Owen Gleiberman of Variety wrote that "Wonka may be the squarest big-scale Hollywood musical in decades" as a "fun, rousing, impeccably staged, jaw-droppingly old-fashioned musical prequel to the legendary Roald Dahl tale", but "it might have been an even bigger hit had it been a little less sanded off for children". Stephanie Zacharek of Time wrote that "Wonka is carefully calibrated to bring joy" which is "plenty of feel-goodism for one musical", with "grand but somehow flat-looking sets" and "with musical numbers that stress the importance of dreams and wonder and friendship", but which "gives us everything but that quiet, thrumming sensation".

In a more negative review, David Rooney of The Hollywood Reporter found the film "sickly sweet and hopelessly twee" with the character of Willy Wonka "neutered, stripped of any edge that might have made him interesting" and that "a number of gifted actors are either misused or wasted". Johnny Oleksinski of New York Post also pointed out that "it's a shame that in this origin story the viewer doesn't leave with any deepened understanding of who Willy Wonka is" and "absent of any edge or layered characters", stressing that "Wonka is at its most enjoyable when you forget the novel".

=== Accolades ===

Award: Date of ceremony; Category; Nominee(s); Result; Ref.

AVAILABLE DATA »
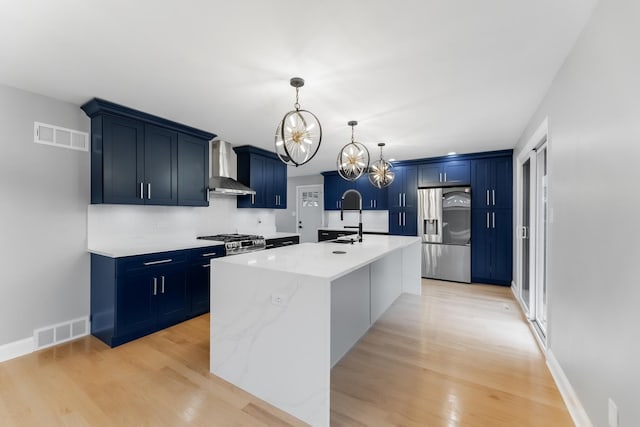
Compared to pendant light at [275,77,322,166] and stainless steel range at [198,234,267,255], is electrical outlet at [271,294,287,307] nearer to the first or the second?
pendant light at [275,77,322,166]

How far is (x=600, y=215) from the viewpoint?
149 centimetres

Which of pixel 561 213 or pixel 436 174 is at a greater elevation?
pixel 436 174

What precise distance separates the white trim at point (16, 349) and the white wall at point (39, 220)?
41 millimetres

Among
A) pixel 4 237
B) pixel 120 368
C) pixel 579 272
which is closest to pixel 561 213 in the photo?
pixel 579 272

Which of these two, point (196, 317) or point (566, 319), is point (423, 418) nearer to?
point (566, 319)

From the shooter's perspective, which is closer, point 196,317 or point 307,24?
point 307,24

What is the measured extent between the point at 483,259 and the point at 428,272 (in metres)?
0.98

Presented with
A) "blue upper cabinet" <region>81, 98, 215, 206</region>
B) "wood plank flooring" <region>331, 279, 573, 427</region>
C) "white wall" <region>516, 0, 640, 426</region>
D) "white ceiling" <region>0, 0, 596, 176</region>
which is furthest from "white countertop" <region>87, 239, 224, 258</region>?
"white wall" <region>516, 0, 640, 426</region>

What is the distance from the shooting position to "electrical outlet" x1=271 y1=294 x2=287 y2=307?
5.95 ft

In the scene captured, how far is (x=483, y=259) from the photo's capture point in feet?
16.7

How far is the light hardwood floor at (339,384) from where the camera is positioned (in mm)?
1762

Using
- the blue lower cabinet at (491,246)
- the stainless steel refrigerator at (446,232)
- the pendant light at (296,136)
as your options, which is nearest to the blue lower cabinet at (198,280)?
the pendant light at (296,136)

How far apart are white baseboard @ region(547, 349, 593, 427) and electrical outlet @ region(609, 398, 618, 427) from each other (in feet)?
0.99

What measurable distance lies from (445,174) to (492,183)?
2.67ft
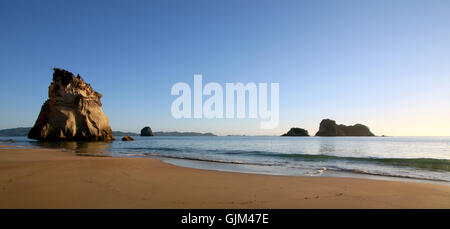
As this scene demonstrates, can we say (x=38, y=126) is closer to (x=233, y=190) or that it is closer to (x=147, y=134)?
(x=233, y=190)

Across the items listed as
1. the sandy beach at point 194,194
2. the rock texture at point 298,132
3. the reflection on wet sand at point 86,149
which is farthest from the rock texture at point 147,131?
the sandy beach at point 194,194

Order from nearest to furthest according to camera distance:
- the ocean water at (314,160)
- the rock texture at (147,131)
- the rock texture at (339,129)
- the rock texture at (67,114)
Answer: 1. the ocean water at (314,160)
2. the rock texture at (67,114)
3. the rock texture at (339,129)
4. the rock texture at (147,131)

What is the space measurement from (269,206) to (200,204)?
4.79 feet

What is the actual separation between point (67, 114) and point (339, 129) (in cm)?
15959

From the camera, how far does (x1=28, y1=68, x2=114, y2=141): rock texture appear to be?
41.8m

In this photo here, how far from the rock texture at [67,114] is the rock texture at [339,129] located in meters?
140

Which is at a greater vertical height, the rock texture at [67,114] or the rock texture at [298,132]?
the rock texture at [67,114]

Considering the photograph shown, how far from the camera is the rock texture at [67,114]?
4178 cm

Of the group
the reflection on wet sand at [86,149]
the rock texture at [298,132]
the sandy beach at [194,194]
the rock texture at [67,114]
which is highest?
the rock texture at [67,114]

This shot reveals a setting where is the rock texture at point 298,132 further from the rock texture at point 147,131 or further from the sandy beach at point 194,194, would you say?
the sandy beach at point 194,194
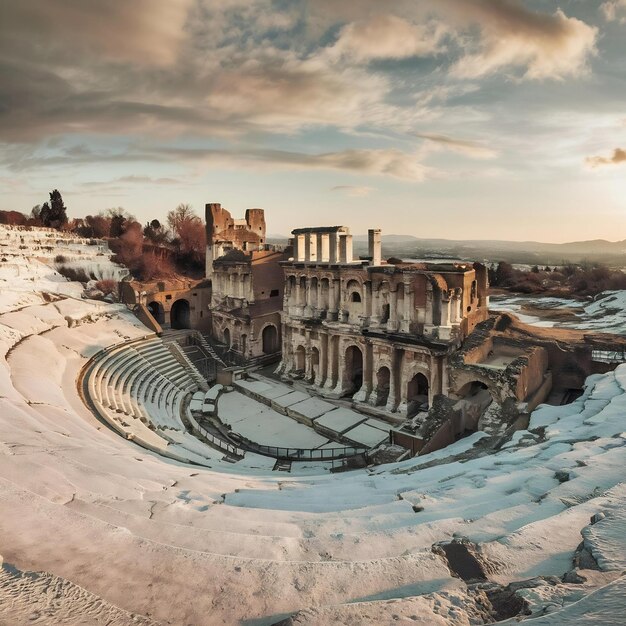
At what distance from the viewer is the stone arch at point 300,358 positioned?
25688mm

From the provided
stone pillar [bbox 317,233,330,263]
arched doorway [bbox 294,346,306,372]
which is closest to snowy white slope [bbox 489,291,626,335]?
stone pillar [bbox 317,233,330,263]

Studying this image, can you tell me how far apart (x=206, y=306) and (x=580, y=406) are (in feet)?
93.6

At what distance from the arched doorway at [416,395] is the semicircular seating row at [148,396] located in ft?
30.8

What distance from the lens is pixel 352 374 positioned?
23.8m

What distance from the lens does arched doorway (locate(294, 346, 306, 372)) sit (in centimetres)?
2569

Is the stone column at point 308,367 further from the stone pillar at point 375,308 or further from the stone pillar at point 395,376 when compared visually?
the stone pillar at point 395,376

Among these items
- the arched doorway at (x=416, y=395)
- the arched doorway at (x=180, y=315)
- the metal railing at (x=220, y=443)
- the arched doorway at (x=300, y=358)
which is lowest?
the metal railing at (x=220, y=443)

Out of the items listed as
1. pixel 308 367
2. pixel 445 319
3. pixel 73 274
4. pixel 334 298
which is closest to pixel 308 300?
pixel 334 298

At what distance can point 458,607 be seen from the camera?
314cm

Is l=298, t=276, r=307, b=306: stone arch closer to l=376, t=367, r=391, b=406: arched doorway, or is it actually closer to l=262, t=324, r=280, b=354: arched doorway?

EXERCISE AIM »
Rewrite the paragraph of the Wonka reviews above that begins "In a more negative review" as a short bulleted list, keeping each critic's outlet and main complaints.

ANSWER BELOW »
- David Rooney (The Hollywood Reporter): found the film "sickly sweet and hopelessly twee," with Willy Wonka "neutered" and stripped of any edge, and said several gifted actors are misused or wasted.
- Johnny Oleksinski (New York Post): said the origin story gives no deeper understanding of who Willy Wonka is, lacks edge and layered characters, and is most enjoyable when you forget the novel.